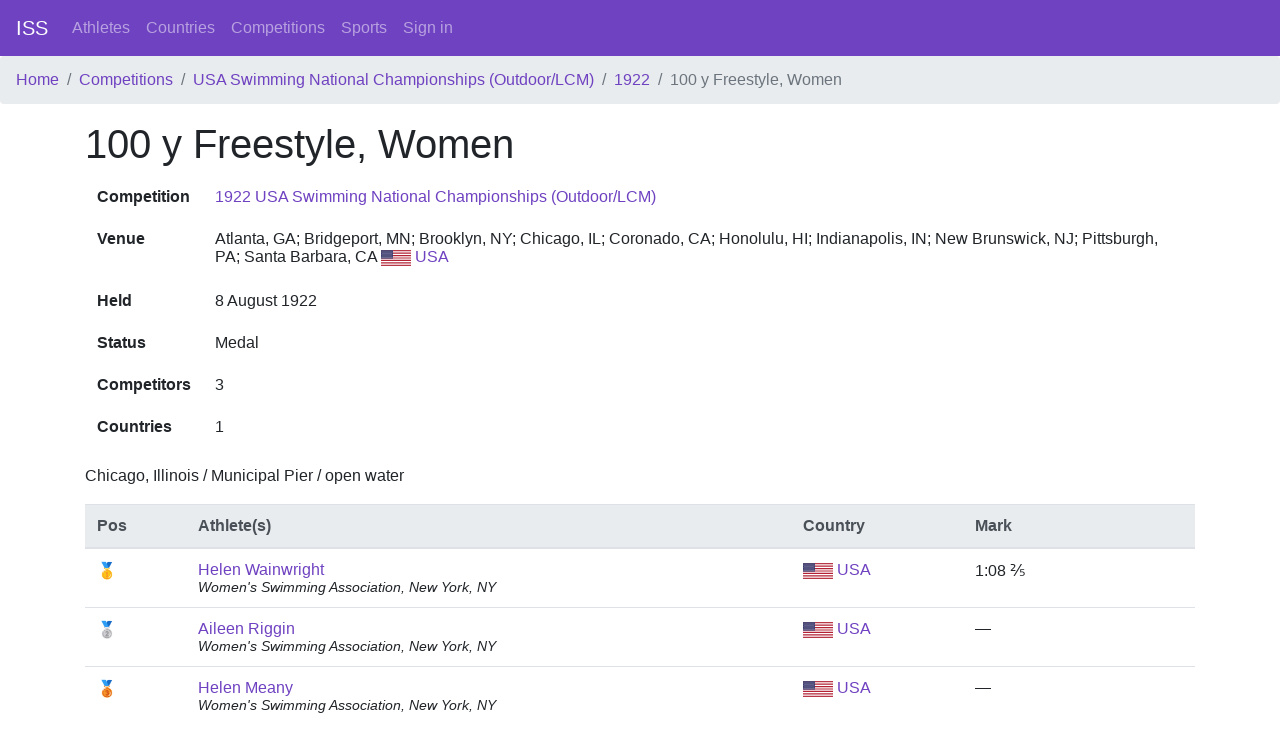

--- FILE ---
content_type: text/html; charset=utf-8
request_url: https://intersportstats.com/events/1000000194
body_size: 1332
content:
<html>
<head>
<title>InterSportStats</title>
<meta name="csrf-param" content="authenticity_token" />
<meta name="csrf-token" content="csBpoIX4Qt54x5S05Fo9gcdvQxrVN4dKv10B1JdWfowyTpfGI48HeCFNcCGmVZIPVfgpDggw6MtIq5tLS7+/IA==" />

<link rel="stylesheet" media="all" href="/assets/application-698ff2f926c3eb8480c667ba5b4e6f7928dc053a6c859708d5fa69cf82f63a32.css" data-turbolinks-track="reload" />
<script src="/packs/js/application-2396a52fc510699745a8.js" data-_turbolinks-track="reload"></script>
</head>
<body class='d-flex flex-column min-vh-100'>
<nav class='navbar navbar-expand-lg navbar-dark bg-primary'>
<a class="navbar-brand" href="/">ISS</a>
<div class='collapse navbar-collapse'>
<ul class='navbar-nav mr-auto'>
<li class='nav-item'>
<a class="nav-link" href="/athletes">Athletes</a>
</li>
<li class='nav-item'>
<a class="nav-link" href="/countries">Countries</a>
</li>
<li class='nav-item'>
<a class="nav-link" href="/competition_types">Competitions</a>
</li>
<li class='nav-item'>
<a class="nav-link" href="/sports">Sports</a>
</li>
<a class="nav-link" href="/sign_in">Sign in</a>
</ul>
</div>
</nav>
<nav aria-label='breadcrumb'>
<ol class='breadcrumb'>
<li class="breadcrumb-item"><a href="/">Home</a></li>
<li class="breadcrumb-item"><a href="/competition_types">Competitions</a></li>
<li class="breadcrumb-item"><a href="/competition_types/43">USA Swimming National Championships (Outdoor/LCM)</a></li>
<li class="breadcrumb-item"><a href="/competitions/1000000042">1922</a></li>
<li class="breadcrumb-item active">100 y Freestyle, Women</li>

</ol>
</nav>
<div class='container wrapper flex-grow-1'>
<section>
<row>
<col12>
<h1>100 y Freestyle, Women</h1>


<table class='table table-borderless'>
<tbody>
<tr>
<th scope='row'>Competition</th>
<td><a href="/competitions/1000000042">1922 USA Swimming National Championships (Outdoor/LCM)</a></td>
</tr>
<tr>
<th scope='row'>Venue</th>
<td>
Atlanta, GA; Bridgeport, MN; Brooklyn, NY; Chicago, IL; Coronado, CA; Honolulu, HI; Indianapolis, IN; New Brunswick, NJ; Pittsburgh, PA; Santa Barbara, CA
<a href="/countries/251"><img height="20" width="30" src="/assets/flags/251-4741ecc689979724b9ed7d5cf3a40a6dc153561b54f982f773967324613d355b.svg" /> USA</a>
</td>
</tr>
<tr>
<th scope='row'>Held</th>
<td>8 August 1922</td>
</tr>
<tr>
<th scope='row'>Status</th>
<td>Medal</td>
</tr>
<tr>
<th scope='row'>Competitors</th>
<td>3</td>
</tr>
<tr>
<th scope='row'>Countries</th>
<td>1</td>
</tr>
</tbody>
</table>
<p><p>Chicago, Illinois / Municipal Pier / open water</p>
</p>

<table class='table mt-2'>
<thead class='thead-light'>
<tr>
<th>Pos</th>
<th>Athlete(s)</th>
<th>Country</th>
<th>Mark</th>
<th></th>
<th></th>
</tr>
</thead>
<tbody>
<tr>
<td>🥇</td>
<td><a href="/athletes/3000001126">Helen Wainwright</a><br><small><i>Women&#39;s Swimming Association, New York, NY</i></small></td>
<td><a href="/countries/251"><img height="20" width="30" src="/assets/flags/251-4741ecc689979724b9ed7d5cf3a40a6dc153561b54f982f773967324613d355b.svg" /> USA</a></td>
<td>1:08 ⅖</td>
<td></td>
<td></td>
</tr>
<tr>
<td>🥈</td>
<td><a href="/athletes/3000001106">Aileen Riggin</a><br><small><i>Women&#39;s Swimming Association, New York, NY</i></small></td>
<td><a href="/countries/251"><img height="20" width="30" src="/assets/flags/251-4741ecc689979724b9ed7d5cf3a40a6dc153561b54f982f773967324613d355b.svg" /> USA</a></td>
<td>—</td>
<td></td>
<td></td>
</tr>
<tr>
<td>🥉</td>
<td><a href="/athletes/3000000108">Helen Meany</a><br><small><i>Women&#39;s Swimming Association, New York, NY</i></small></td>
<td><a href="/countries/251"><img height="20" width="30" src="/assets/flags/251-4741ecc689979724b9ed7d5cf3a40a6dc153561b54f982f773967324613d355b.svg" /> USA</a></td>
<td>—</td>
<td></td>
<td></td>
</tr>
</tbody>
</table>

</col12>
</row>
</section>

</div>
<footer class='mt-3 p-2 border-top'>
<div class='row'>
<div class='col-12'>
<i>© 2020-2026 Bill Mallon, Hilary Evans, Jeroen Heijmans, Kristof Linke, Martin Kellner</i>
|
<a href="/static/about">About</a>
|
<a href="/feedbacks/new">Feedback</a>
</div>
</div>
</footer>
</body>
</html>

^^^^

Your reply should hold all the lines from the listing above in which "Freestyle" appears.

SOLUTION BELOW:
<li class="breadcrumb-item active">100 y Freestyle, Women</li>
<h1>100 y Freestyle, Women</h1>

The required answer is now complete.